Surcharges versus discounts for credit cards


The U.S. Department of Justice, Visa and MasterCard have had a settlement approved by the US Courts. Broadly speaking, this means that U.S. merchants will now be able to:

  1. let customers know the different costs (to the merchant) associated with different cards that the customer might use for payment;
  2. represent a preference for some type (or types) of card to customers; and
  3. give discounts off the standard price for particular cards.

The details are here. If reading Court documents is not your cup of tea, a news report is here. Note, discounts for cash are already allowed.

The interesting thing for Australia’s regulators is not the decision but its implementation. In Australia, card surcharging is allowed and may be leading to price discrimination. See my post here. In the UK, the use of debit cards as the ‘base’ or numeraire instrument for internet transactions is being investigated – see here. So a key difference between the three situations is the choice of ‘base price’ or numeraire and how the price differential for cards is expressed:

  • (Australia) The base price is ‘cash’ with the ability to surcharge from that base price.
  • (UK) The base price for internet transactions could be debit cards with the ability to surcharge from that base price.
  • (US) The base price the ‘highest card price’ with the ability to discount off that price for other cards and cash.

Simple economics would normally say that there was no difference between these three situations. It is simply changing the numeraire and the customer will correctly work out the pricing from whatever base is used. For example, the customer shouldn’t care if an item is $100 cash with a $5 card surcharge or $105 for card with a $5 cash discount.

However, clearly US law makers do not agree with this view. Despite the settlement today allowing for the more extensive use of discounts, the ‘economically identical’ policy of using cash as the base price and surcharging for cards is explicitly outlawed in ten states.

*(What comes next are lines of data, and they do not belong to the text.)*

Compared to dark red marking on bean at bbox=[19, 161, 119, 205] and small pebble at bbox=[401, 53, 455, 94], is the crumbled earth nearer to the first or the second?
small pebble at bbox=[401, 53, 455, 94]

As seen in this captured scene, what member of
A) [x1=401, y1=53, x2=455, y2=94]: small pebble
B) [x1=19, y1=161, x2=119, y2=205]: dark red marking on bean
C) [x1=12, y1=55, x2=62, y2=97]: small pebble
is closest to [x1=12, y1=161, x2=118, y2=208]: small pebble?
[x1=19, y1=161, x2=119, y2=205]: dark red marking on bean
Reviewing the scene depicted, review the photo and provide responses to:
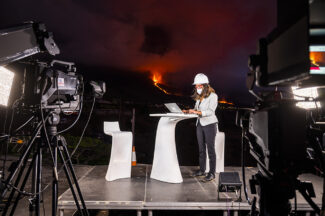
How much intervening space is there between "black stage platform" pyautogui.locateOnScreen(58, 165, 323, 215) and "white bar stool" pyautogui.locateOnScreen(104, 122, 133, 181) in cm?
11

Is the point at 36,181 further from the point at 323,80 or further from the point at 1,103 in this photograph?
the point at 323,80

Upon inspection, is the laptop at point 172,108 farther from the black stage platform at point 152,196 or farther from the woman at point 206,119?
the black stage platform at point 152,196

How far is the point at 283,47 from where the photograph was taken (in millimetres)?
1082

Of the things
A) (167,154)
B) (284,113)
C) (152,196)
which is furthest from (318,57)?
(167,154)

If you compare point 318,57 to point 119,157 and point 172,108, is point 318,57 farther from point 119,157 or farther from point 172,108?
point 119,157

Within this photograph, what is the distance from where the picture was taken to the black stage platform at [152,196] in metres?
2.38

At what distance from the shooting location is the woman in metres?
3.43

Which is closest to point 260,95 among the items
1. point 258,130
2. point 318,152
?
point 258,130

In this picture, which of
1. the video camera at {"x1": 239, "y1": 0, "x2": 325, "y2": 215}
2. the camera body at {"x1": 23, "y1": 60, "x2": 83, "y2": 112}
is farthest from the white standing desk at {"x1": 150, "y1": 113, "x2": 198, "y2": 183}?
the video camera at {"x1": 239, "y1": 0, "x2": 325, "y2": 215}

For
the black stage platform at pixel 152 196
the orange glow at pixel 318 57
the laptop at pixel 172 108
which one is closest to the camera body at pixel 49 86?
the black stage platform at pixel 152 196

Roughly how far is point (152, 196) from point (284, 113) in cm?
200

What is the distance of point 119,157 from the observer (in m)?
3.46

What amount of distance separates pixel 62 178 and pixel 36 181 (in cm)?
258

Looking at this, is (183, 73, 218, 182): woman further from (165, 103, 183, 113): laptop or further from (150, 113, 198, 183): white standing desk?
(150, 113, 198, 183): white standing desk
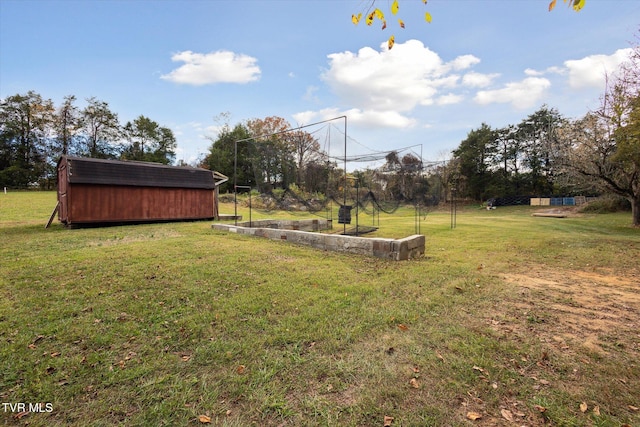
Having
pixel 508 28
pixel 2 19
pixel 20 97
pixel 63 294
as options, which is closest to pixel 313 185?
pixel 508 28

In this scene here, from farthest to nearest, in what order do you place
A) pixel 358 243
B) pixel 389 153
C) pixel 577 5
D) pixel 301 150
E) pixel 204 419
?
pixel 389 153
pixel 301 150
pixel 358 243
pixel 577 5
pixel 204 419

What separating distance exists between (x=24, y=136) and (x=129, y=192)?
27242mm

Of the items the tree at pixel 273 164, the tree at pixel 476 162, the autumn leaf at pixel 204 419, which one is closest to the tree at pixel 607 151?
the tree at pixel 273 164

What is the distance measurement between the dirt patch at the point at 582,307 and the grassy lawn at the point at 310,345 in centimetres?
2

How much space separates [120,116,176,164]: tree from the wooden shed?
79.3 ft

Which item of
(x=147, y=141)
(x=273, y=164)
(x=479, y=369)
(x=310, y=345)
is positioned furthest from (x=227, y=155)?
(x=479, y=369)

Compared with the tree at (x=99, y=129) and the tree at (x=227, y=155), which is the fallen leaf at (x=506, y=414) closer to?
the tree at (x=227, y=155)

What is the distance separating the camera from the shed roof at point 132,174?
369 inches

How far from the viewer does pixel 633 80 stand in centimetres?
891

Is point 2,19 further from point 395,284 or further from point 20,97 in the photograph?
point 20,97

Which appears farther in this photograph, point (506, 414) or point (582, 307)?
point (582, 307)

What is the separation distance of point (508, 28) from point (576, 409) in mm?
8209

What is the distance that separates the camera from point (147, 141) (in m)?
34.2

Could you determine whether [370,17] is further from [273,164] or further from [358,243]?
[273,164]
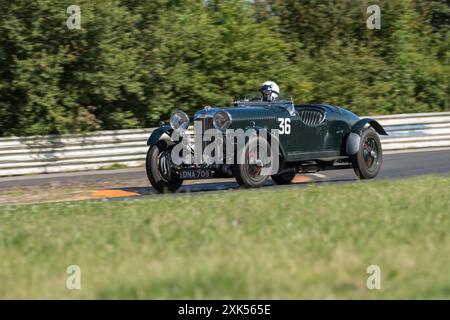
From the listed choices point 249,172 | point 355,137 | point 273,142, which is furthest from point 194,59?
Answer: point 249,172

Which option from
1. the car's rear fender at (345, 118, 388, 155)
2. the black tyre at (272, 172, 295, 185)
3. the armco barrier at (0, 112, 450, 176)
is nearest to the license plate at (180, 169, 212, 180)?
the black tyre at (272, 172, 295, 185)

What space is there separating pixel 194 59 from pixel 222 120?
844 centimetres

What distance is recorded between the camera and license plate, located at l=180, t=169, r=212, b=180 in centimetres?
1195

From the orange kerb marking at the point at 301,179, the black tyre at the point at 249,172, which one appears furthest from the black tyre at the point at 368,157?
the black tyre at the point at 249,172

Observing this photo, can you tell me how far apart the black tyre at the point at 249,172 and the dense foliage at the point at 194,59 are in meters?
6.95

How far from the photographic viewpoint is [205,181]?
49.3 feet

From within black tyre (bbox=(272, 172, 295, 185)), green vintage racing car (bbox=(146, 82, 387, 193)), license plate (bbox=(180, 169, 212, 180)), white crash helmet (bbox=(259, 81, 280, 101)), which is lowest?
black tyre (bbox=(272, 172, 295, 185))

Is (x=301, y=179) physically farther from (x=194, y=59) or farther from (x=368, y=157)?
(x=194, y=59)

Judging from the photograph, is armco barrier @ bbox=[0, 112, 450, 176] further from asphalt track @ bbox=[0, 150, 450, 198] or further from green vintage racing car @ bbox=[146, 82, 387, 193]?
green vintage racing car @ bbox=[146, 82, 387, 193]

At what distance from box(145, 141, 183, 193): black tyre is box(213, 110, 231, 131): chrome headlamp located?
105cm

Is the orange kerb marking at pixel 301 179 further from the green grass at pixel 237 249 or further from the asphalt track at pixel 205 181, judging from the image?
the green grass at pixel 237 249

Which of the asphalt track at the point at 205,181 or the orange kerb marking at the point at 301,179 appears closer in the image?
the asphalt track at the point at 205,181

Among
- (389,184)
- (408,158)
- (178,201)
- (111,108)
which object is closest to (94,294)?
(178,201)

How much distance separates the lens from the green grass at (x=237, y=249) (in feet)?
18.7
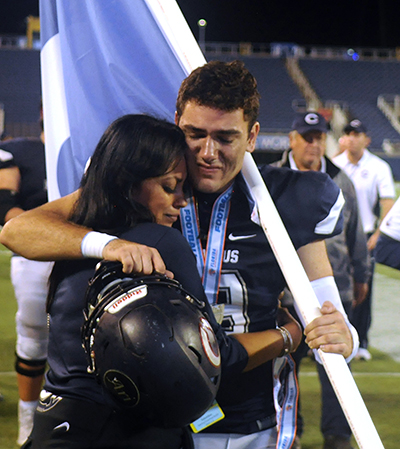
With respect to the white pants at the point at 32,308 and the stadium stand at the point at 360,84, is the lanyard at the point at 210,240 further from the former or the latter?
the stadium stand at the point at 360,84

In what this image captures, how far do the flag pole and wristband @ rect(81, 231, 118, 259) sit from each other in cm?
53

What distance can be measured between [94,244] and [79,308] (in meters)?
0.14

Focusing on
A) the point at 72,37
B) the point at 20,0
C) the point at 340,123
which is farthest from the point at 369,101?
the point at 72,37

So, what are the implications? Either the US law is silly and is effectively simultaneously banning and promoting economically identical conduct. Or consumers react differently to surcharges and discounts.

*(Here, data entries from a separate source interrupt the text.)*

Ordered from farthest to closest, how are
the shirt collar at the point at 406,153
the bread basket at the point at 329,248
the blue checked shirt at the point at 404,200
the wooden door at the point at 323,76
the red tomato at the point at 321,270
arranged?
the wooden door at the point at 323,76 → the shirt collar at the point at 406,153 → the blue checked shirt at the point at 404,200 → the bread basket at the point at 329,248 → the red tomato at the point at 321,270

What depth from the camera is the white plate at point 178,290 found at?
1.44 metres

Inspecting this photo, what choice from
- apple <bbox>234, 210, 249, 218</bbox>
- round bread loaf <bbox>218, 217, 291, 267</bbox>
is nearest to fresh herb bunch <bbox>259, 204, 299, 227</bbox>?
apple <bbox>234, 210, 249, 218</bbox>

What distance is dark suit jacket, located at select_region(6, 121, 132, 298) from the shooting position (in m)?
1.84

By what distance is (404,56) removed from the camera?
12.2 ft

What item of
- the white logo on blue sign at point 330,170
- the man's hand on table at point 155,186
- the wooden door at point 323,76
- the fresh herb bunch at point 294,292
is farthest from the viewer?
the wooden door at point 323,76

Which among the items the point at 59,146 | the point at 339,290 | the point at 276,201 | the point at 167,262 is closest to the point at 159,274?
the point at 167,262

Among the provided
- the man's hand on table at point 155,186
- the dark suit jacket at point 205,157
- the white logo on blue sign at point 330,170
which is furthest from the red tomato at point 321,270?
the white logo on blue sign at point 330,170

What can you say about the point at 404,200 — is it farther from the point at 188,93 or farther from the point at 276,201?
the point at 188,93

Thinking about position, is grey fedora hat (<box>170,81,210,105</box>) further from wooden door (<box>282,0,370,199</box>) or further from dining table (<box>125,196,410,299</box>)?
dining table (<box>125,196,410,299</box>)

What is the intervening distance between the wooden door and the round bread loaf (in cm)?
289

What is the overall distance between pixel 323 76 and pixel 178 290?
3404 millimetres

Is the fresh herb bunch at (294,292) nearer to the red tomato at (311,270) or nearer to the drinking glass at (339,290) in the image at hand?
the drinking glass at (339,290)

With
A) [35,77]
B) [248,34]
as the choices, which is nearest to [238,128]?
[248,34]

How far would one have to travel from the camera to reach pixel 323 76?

Now, I suspect that my behavioural economics colleagues will shake their heads and tell me that there is a well known experimental literature on the later (and if someone has a good reference – please post a comment).

However, if this is the case, then it has implications for credit card reform in Australia. In particular, as I noted in my earlier post, should the Payments System Board be thinking about defining the numeraire in, say, internet transactions, rather than thinking about capping surcharging?

3 Responses to "Surcharges versus discounts for credit cards"
  1. my issue with the surcharge models is the quoting of prices and then the charging of a credit surcharge without providing another option for payment. I have many times called up to pay for something been told the price and they told there’s a credit card surcharge, upon asking if there is another payment method been told no. I think it’s a mistake to think that there is 0 cost to cash or cheque when there clearly is a cost, however it involves wage cost in terms of banking the money and the velocity of the funds reaching your account were you can draw on it to pay creditors or take it as profit

  2. The Thaler/Sunstein blog discusses surcharges and discounts here. Kahneman’s 2003 paper on bounded rationality and prospect theory is here. Kahneman proposes that people’s attitudes are affected less by the absolute cost of a transaction than to the extent to which it ends up being a win (discount) or a loss (surcharge) compared with the nominal price, and people tend to be loss-averse.

    The US model encourages people to buy, especially if they can obtain a discount. The Australian model discourages people, especially if they have to pay a surcharge. While the latter is currently bad for the local economy, to the extent that it discourages rampant consumerism, it may be good for quality of life.

    I know of no research on the effect on consumer sentiment of “gotcha” surcharges – ones that appear after you have already committed to a transaction – but I doubt that it is positive. I fail to see though why the Australian model is to become illegal in the US. No business with any sense would adopt it unless all its competitors did as well (a phenomenon that seems however to have occurred in the mobile phone market). 

  3. Yep, that law is very silly.  All sensible retailers will speak of “discounts for cash” than “surcharges” for anything, and those who are not sensible should pay the price for their own lack of marketing nous.

    Mind you given the costs of handling cash I’m surprised that Coles and Woolies aren’t spruiking “discounts for EFTPOS”.